Geriatricians, internists, and cardiologists surveyed about deprescribing
As you grow older, you're more likely to develop health conditions that require taking multiple medications—some of which you may take for a long time. Many older people also take over-the-counter (or "OTC") medications, vitamins, or supplements as part of routine care. As a result, older adults have a higher risk of overmedication, also known as "polypharmacy"—the medical term for taking four or more medications at the same time. Polypharmacy can increase your chances of unwanted reactions (also called "adverse drug reactions") due to medications taken on their own or together.
To address this increasingly common problem, healthcare providers are focusing on how to reduce the number of medicines older adults are using through a practice called "deprescribing," which is when health professionals work with patients to decide to stop the use of one or more medications for which the benefits no longer outweigh the potential harms.
Getting both patients and health professionals on board with deprescribing can be key to its success, however. In order to learn more about physicians' attitudes and approaches to deprescribing medications for older adults, a team of researchers designed a survey. They published their investigation in the Journal of the American Geriatrics Society.
The researchers aimed to learn how frequently physicians from different specialties said they deprescribed cardiovascular medications (drugs for heart conditions) in their practices. Cardiovascular medications, such as blood thinners and medications for lowering blood pressure and cholesterol, are among the most commonly prescribed medication classes in the United States. Although the benefits of these medications for reducing heart attacks and stroke are proven, these treatments also have contributed to rising rates of polypharmacy and adverse drug events in older adults.
The research team was interested in learning why different specialists deprescribed some of these medications, and what difficulties they faced when they did so. The researchers also wanted to know about the priorities different specialties considered when deprescribing. The research team surveyed 750 geriatricians, general internists, and cardiologists.

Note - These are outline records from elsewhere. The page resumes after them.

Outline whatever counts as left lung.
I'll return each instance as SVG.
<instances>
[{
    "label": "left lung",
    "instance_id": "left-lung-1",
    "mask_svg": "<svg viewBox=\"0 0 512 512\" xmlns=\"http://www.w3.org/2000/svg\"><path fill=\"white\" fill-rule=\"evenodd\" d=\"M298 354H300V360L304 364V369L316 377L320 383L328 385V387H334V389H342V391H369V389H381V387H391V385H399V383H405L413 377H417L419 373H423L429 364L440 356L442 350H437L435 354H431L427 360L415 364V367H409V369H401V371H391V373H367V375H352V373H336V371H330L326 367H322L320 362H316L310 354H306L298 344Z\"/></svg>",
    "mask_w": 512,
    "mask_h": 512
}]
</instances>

The response rate to the survey was 26 percent for geriatricians, 26 percent for general internists, and 12 percent for cardiologists.
Over 80 percent of the physicians who responded reported that they had recently considered deprescribing a cardiovascular medication. Adverse drug reactions were the most common reason cited by all the specialties for deprescribing a drug.
Barriers to deprescribing were shared across specialties. One concern was about interfering with another physician's treatment plans, since some medications may be prescribed or recommended by several different providers who don't always work together. Another concern was patient reluctance to stop taking prescribed medications.
A majority of geriatricians (73 percent) said they might deprescribe a medicine that was not expected to benefit patients who had a limited life expectancy. This is compared to 37 percent of general internists and 14 percent of cardiologists.
More geriatricians (26 percent) reported concerns about cognition (the ability to think and made decisions) as a reason for deprescribing, compared to 13 percent of general internists and nine percent of cardiologists.
The researchers concluded that their survey showed that geriatricians, general internists, and cardiologists frequently consider deprescribing cardiovascular medications. They noted that successfully implementing patient-centric deprescribing will require improved communication between all physicians and their patients. "We hope our study will contribute to advancing deprescribing as a patient-centered strategy that can improve the safety of medication prescribing practice and improve the wellbeing of older adults," said the researchers.